Wiseman was a “jack of all trades”, delivering babies, giving anaesthetic and treating motor accident victims. People would call his home at all hours, where his medically trained wife was his receptionist and would dispatch advice if he wasn’t there.

“If somebody rang up [at night] and they were sick, you got up, got in your car, and went to see them,” he says.

“Every day was different. Every day brought something new and unexpected.”

Moreen died several years ago, aged in her 90s. Despite not yet being retired, Wiseman now lives in a unit in a retirement village in Melbourne’s south-east, with his dog Martha, a pug.

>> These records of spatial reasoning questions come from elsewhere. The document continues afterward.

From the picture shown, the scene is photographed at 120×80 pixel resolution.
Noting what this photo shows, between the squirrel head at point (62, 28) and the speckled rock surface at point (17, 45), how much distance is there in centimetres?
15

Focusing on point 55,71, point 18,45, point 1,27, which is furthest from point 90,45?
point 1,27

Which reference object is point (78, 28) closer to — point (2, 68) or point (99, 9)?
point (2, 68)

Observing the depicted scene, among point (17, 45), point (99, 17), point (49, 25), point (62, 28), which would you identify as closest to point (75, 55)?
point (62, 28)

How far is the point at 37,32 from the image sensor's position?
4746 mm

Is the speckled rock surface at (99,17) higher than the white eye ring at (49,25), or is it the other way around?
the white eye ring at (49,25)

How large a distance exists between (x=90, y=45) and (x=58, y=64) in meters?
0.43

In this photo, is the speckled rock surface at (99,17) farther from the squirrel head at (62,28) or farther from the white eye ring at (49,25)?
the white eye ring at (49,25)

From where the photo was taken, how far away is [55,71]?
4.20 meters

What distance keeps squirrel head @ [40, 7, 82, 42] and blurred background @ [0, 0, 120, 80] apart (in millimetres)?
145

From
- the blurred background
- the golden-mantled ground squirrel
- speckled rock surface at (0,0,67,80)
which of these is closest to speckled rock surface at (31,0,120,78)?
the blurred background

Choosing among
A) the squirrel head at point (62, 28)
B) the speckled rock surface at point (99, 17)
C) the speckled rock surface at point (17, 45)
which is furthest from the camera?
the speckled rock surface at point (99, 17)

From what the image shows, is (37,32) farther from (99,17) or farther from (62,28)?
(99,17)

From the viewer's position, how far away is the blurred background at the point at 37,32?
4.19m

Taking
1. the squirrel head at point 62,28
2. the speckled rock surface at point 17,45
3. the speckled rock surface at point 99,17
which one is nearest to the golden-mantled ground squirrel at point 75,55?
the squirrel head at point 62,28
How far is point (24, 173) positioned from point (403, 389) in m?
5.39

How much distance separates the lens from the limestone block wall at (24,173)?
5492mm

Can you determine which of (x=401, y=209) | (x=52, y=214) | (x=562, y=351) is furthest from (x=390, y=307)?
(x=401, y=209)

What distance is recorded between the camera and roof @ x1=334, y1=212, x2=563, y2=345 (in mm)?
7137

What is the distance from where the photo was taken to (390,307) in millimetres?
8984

Every Monday and Thursday Wiseman and Martha are picked up by a taxi. Martha is delivered first to her doggy daycare and then Wiseman to work at Medi7 St Kilda Road, a GP clinic on the fringe of the central business district.

His colleague Dr Tony Helman, who was born the same year Wiseman graduated from medicine, said Wiseman was an inspiration to him, retaining a sharp medical mind and a twinkle in his eye.

Helman said Wiseman was much loved by his patients, and he’d even sent members of his own family to see him.

“I don’t think a doctor can pay another doctor a higher compliment.”

Wiseman said one of the biggest changes to general practice he’d seen over his career had been to attitudes to mental health, which until 30 years ago wasn’t an overt consideration of doctors, and was usually managed within families.

Even for polio patients, facing lifelong impacts of the disease, he said the focus was on the physical symptoms. Though Wiseman noted that in those days, the doctor had more time to spend with patients.

“We would spend an hour, two hours, talking to them, trying to get them to realise what they have to face up to. But we had the time to do that. We weren’t busy looking at pieces of paper, and checking the computer.”

Now mental health is “the big thing”. The world is more complicated, people have to manage more demands and have higher expectations of their lives, he reflected.

Having well surpassed Australia’s current median retirement of about 64 years, Wiseman is finally preparing to hang up the stethoscope this year. At 96, he’s Victoria’s oldest practising doctor, and one of the oldest still working in Australia.

What’s the secret to his longevity?

“I’m buggered if I know, maybe I’m just an idiot,” he replies, with a grin.

“I suppose I do something I like doing. I’ve always said to my patients ‘look, if you stop enjoying what you’re doing, quit it for God’s sake and do something else’.”

But he’s quick to correct any notion that he is retiring altogether. He plans to keep busy, with plenty of volunteer work.

“If you don’t do something when you’ve still got your noodle [he says while pointing to his brain], you’re going to be too late to do anything.”